The defaults are the key. Both Claude Code and Claude Cowork inherit a particular set of behavioural priors that are productive in software engineering and broadly fine in general knowledge work. Generate output quickly. Iterate when feedback arrives. Tolerate partial answers. Treat exploration as a feature. Verify against external feedback rather than against first principles, because external feedback in software is cheap. Optimise for time to a working draft.

Those defaults are exactly what produced the first-pass redline of LITT’s memo. The harness retrieved what it could find in summary snippets, used what it had to author a confident critique, and only when explicit user pressure arrived did it switch into the verification mode that the task actually required from the start. In a coding session, the same pattern is fine. The user runs the code, the test fails, the model fixes it. In legal review, the user does not have a compiler. The user has to read the judgment to find out the redline is wrong, and at that point the user has done the work they were trying to delegate.

There is a tell in Claude’s own retraction, and it is the single most important sentence in the entire transcript: “I was speculating from search snippets instead of reading the judgment.” That sentence is the structural diagnosis. Speculating from search snippets is a perfectly adequate strategy in many domains. Pure brainstorming. Initial-draft prose. Light reformatting tasks. Most of what knowledge workers do in a day looks like that. In a domain where the cost of being wrong is borne in front of a judge or in front of opposing counsel or in front of a regulator, speculation from snippets is a malpractice trajectory. The harness has to refuse to author claims it has not grounded. Claude Cowork’s harness does not refuse. It produces.

The Hadley v Baxendale analogy in the transcript is the most instructive artefact. Claude did not just produce a wrong critique. It produced a critique that scaffolded its wrongness with confident legal reasoning. The analogy itself was a flourish, an unprompted comparison between an asset-division case and a contract-remoteness case, deployed to add gravitas to the critique. It was beautiful. It was also wrong. The output became more persuasive the more wrong it was, because the rhetorical machinery is unrelated to the underlying accuracy. A junior associate or a non-specialist GC reading that paragraph would have no defence against it.

This is the worst possible failure mode for legal AI. Not hallucination in the simple sense, where the model invents a citation that does not exist. Something more dangerous: confident, well-reasoned-sounding wrongness with the trappings of authority. It is the mode that destroys trust in a domain that runs on trust.

The confidence calibration in the transcript is also worth noting.
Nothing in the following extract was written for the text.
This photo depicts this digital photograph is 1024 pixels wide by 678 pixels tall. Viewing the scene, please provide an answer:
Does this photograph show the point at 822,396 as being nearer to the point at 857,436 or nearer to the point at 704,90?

Claude’s redline used four severity codes. Three of the items flagged in red, the most serious category, were wrong. The items flagged in yellow and orange, lower-severity citation hygiene and minor imprecision, were largely right. The harness produced an output in which the assertiveness of the criticism was inversely correlated with the accuracy of the criticism. A user with no Singapore family-law expertise would have weighted the red items most heavily, which is to say they would have weighted the wrong items most heavily. The harness’s confidence calibration was not just imperfect. It was inverted.

The fix for all of this is not a better model. Claude Opus 4.7 is already, on its second pass, capable of pulling paragraph 45 verbatim and identifying the 62:38 ratio in ANJ v ANK. The fix is a harness that forces the second pass before the first response. A verifier agent that pulls primary text before any critique is authored. Confidence calibration that scales with verification depth. A workflow that does not let the system author a paragraph it has not grounded in source.

That is what a legal harness is, and it is what Cowork and Code are not, by design, because they are not supposed to be.

Underneath the harness argument is a deeper one about the shape of legal work itself.

Software engineering, simplifying somewhat, is search under a correctness constraint. You are looking for an output, a function, a system, that does what the specification says. There are many wrong answers and a relatively narrow band of right answers, and at the boundary, the compiler or the test suite tells you which side you are on. Iteration converges. Mistakes are recoverable. The feedback loop is short and definitive. This is why “try things and see what works” is a productive software-engineering posture, and it is why Claude Code is built around it.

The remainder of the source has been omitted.